Table 4. Evaluation of test results.

Method	Accuracy		Precision			Recall			F1
	CI	Test	CI	Test	CI		Test	CI		Test
NB^a	0.14-0.85	0.42	0.14-0.85	0.42	1.00-1.00		1.00	0.25-0.92		0.60
k-NN^b	0.14-0.71	0.42	0.00-1.00	0.33	0.00-1.00		0.33	0.00-0.67		0.33
LogReg^c	0.14-0.85	0.42	0.14-0.85	0.42	1.00-1.00		1.00	0.25-0.92		0.60
PAC^d	0.13-0.71	0.28	0.13-0.75	0.33	0.23-1.00		0.66	0.23-0.83		0.44
RF^e	0.28-0.85	0.57	0.15-1.00	0.50	0.23-1.00		0.66	0.23-0.90		0.57
RC^f	0.27-0.85	0.57	0.00-1.00	0.50	0.00-1.00		0.66	0.00-0.88		0.57
SGD^g	0.14-0.71	0.42	0.00-1.00	0.33	0.00-0.76		0.33	0.00-0.66		0.33
SVM^h	0.71-1.00	0.85	0.50-1.00	0.75	1.00-1.00		1.00	0.66-1.00		0.85

^aNB: naïve Bayes.

^bk-NN: k-nearest neighbors.

^cLogReg: logistic regression.

^dPAC: passive aggressive classifier.

^eRF: random forest.

^fRC: ridge classifier.

^gSGD: stochastic gradient descent.

^hSVM: support vector machine.

Limitations of the existing screening procedures for ADHD diagnosis are summarized as high dependence on pen-and-paper practices, subjectivity bias, difficulty in monitoring in different settings, and risk of data loss. The ADHD360 platform, consisting of the serious game “Pizza on Time” and the mADHD360 app, attempts to offer a holistic technological solution for early detection of ADHD characteristics and serve as a training tool against ADHD-related symptoms. It facilitates real-time data collection in different settings and from different individuals involved in the user’s care. Moreover, the ADHD360 platform enables quantitative data analysis assessing the behavior and game performance of the user while providing a more integrated view of the user's behavioral characteristics. Investigating different state-of-the-art ML methods revealed that our platform is characterized by a notable capacity to discriminate players based on their in-game patterns as those who have ADHD characteristics and those who do not. Thus, it is expected to serve as a complementary screening tool benefiting health care professionals, educators, and people with ADHD.

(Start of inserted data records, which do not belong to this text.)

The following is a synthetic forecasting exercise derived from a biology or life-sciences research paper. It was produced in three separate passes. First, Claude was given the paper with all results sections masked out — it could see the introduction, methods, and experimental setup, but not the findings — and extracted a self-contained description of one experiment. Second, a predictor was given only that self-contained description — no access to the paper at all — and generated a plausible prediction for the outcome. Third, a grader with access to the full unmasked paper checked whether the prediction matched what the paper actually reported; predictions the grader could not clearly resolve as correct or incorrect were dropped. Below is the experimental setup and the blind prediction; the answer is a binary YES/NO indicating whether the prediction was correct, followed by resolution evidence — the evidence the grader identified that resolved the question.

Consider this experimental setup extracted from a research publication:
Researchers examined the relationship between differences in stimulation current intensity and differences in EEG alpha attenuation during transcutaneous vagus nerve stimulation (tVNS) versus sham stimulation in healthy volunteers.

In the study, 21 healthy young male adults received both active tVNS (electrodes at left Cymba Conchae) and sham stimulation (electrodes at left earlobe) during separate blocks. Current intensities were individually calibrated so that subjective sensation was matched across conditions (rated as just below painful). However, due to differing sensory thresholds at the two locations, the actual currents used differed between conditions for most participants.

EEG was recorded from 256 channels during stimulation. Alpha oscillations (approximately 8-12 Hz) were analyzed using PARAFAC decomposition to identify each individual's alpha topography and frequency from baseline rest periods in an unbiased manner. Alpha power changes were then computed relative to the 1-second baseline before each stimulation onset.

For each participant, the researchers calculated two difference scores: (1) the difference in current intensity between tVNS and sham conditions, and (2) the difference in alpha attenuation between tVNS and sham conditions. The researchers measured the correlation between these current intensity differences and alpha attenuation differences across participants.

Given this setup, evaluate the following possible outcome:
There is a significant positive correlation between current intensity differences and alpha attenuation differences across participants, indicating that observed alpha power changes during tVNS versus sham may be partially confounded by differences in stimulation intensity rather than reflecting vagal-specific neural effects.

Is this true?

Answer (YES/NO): NO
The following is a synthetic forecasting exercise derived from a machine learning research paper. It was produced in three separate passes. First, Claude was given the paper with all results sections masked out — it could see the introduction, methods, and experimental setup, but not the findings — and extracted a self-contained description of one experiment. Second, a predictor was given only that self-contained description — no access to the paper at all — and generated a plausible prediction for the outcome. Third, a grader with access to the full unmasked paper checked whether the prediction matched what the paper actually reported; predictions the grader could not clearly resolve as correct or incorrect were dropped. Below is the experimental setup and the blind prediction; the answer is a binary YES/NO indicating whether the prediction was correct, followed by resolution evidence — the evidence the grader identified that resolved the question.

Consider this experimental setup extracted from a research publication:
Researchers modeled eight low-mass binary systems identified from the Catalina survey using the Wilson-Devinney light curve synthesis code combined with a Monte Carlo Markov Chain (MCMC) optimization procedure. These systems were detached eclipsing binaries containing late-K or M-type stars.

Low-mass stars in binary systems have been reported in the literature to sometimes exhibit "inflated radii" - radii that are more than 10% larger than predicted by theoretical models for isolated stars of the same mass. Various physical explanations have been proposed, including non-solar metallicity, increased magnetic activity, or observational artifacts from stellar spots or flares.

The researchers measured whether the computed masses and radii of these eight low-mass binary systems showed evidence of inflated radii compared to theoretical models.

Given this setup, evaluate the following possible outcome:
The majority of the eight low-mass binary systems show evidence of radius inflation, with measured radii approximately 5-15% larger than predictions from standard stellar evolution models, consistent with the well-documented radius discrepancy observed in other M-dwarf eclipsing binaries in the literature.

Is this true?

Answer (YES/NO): NO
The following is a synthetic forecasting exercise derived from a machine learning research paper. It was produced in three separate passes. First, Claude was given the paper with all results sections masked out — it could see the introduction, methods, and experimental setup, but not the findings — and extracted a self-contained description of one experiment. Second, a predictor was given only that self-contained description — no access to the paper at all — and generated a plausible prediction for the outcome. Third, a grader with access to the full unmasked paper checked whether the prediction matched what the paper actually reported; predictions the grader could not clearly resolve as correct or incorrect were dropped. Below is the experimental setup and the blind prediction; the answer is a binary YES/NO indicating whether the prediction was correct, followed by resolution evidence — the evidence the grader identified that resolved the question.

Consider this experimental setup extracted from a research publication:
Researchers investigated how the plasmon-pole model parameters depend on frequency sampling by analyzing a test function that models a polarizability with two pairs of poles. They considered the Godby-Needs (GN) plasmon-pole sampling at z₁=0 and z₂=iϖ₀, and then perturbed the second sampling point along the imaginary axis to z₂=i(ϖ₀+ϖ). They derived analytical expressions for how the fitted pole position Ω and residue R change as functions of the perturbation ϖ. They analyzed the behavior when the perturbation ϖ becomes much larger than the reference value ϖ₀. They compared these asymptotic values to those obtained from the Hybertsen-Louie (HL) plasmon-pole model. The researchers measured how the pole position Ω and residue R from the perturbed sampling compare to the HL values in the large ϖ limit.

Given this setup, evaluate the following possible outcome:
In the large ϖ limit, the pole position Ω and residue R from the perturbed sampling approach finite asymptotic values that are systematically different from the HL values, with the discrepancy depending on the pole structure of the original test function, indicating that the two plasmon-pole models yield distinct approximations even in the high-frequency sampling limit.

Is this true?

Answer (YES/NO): NO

However, the health emergency imposed by COVID-19 affected the implementation of pilot trials by forcing adaptation of the protocol to remote conditions. Moreover, lockdowns and social distancing may have contributed to the low sample size and the high number of dropouts during the study. Additionally, the long duration of the experimental protocol and the need for commitment to the study procedures may have negatively affected users’ adherence to pilot trials. Moreover, ADHD has been characterized by “a dislike of mental effort” [45]. Considering the aforementioned limitations, we recruited about twice as many participants as originally intended. However, the dropout rate was approximately 30% (13 participants), as 30 participants (70%) completed the first part of pilot phase remotely.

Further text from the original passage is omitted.